Ultimately, Pope Nicholas and many other Western leaders made the decision not to support the Empire in its greatest time of need, although some troops did arrive from the city states of northern Italy to lend their support. Attempts had been made to do this after the Council of Florence and the Council of Basel, but the Orthodox population refused to support it.

The Fall of Constantinople 1453 by Steven Runciman The Fall of Constantinople 1453 by Steven Runciman

Ever since the mutual excommunication of the Orthodox and Roman Catholic churches in 1054, the Roman Catholic West had been trying to re-integrate the East the West now used this as a negotiating tactic, promising to send help if the "Byzantines" brought their church back into communion with Rome. However, the closing of the small mosques within the city by the emperor, and the pressure on Greek Muslims to convert back to Christianity formed the pretext for Mehmet to declare war.Ĭonstantine appealed to Western Europe for help, but Pope Nicholas V was unwilling to support the city. Meanwhile, Constantine XI tried to buy him off with gifts. Its purpose was to increase Turkish influence on the straits, and to prevent assistance from Genoese colonies on the coast from reaching the city in the event of a siege. Mehmet II, whose great-grandfather Bayezid I had previously built a fortress on the Asian side of the Bosphorus called Anadolu Hisarı, now built a second castle outside the walls of Constantinople on the European side called Rumelihisarı.

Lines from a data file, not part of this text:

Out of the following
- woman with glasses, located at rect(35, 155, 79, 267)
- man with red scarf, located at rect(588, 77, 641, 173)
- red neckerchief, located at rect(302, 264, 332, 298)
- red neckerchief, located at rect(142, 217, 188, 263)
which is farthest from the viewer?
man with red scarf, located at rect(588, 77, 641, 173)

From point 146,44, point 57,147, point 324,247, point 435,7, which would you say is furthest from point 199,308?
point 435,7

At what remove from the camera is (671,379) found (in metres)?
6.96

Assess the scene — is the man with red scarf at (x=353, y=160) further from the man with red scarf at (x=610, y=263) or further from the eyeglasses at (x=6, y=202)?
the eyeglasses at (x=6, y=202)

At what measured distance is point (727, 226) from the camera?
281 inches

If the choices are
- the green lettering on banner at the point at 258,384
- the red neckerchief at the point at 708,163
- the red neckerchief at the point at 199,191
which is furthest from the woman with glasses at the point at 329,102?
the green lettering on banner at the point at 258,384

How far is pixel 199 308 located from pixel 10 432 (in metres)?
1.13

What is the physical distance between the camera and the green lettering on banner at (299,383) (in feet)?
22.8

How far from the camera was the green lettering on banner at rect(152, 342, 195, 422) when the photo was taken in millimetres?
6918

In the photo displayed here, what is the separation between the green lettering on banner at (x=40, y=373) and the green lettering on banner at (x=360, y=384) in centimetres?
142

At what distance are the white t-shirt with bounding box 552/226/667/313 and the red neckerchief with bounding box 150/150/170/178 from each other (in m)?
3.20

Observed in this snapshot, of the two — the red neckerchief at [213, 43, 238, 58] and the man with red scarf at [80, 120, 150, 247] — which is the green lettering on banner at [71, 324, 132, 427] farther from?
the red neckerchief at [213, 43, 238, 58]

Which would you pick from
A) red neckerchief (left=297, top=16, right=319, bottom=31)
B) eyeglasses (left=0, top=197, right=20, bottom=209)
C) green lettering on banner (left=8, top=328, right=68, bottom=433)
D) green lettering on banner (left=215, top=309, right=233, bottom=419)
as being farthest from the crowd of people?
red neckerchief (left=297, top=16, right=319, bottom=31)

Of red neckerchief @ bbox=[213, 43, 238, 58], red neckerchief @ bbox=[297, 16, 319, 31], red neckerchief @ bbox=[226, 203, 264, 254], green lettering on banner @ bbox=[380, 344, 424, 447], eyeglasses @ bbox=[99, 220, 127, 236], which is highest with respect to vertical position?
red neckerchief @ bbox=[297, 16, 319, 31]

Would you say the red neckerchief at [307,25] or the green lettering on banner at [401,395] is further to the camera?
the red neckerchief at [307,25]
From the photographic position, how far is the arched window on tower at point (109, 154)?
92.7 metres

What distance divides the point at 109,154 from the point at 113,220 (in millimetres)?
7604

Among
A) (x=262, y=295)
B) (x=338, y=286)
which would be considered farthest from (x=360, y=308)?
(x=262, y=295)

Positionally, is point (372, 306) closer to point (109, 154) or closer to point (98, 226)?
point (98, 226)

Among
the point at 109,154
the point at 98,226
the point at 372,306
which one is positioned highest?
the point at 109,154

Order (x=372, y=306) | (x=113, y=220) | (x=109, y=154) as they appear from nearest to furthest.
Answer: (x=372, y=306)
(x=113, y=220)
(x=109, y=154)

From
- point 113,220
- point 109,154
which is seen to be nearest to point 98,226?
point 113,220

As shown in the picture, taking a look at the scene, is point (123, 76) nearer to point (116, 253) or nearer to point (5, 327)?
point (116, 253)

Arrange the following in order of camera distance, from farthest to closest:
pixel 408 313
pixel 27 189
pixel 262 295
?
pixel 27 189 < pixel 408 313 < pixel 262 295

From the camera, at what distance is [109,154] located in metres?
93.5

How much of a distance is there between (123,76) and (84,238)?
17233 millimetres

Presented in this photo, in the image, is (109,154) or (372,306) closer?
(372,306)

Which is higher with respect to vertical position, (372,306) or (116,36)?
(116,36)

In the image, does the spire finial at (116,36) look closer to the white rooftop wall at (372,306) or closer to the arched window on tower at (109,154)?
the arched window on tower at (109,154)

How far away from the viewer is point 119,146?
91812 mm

The Fall of Constantinople 1453 by Steven Runciman

The Empire of Trebizond, a completely independent successor state formed in the aftermath of the Fourth Crusade, also survived on the coast of the Black Sea. In 1453, the "empire" consisted of little more than the city of Constantinople and a portion of the Peloponnese (centered on the fortress of Mystras). In the following two centuries, the greatly weakened empire was gradually taken apart piece by piece by a new threat, the Ottoman Empire. The Crusaders, however, had not originally set out to conquer the entirety of the empire, and the Romans re-established themselves in the city in 1261.

The Fall of Constantinople 1453 by Steven Runciman

In the 1,123 years of Constantinople's existence, the city had been besieged many times, but had only been captured once, during the Fourth Crusade in 1204.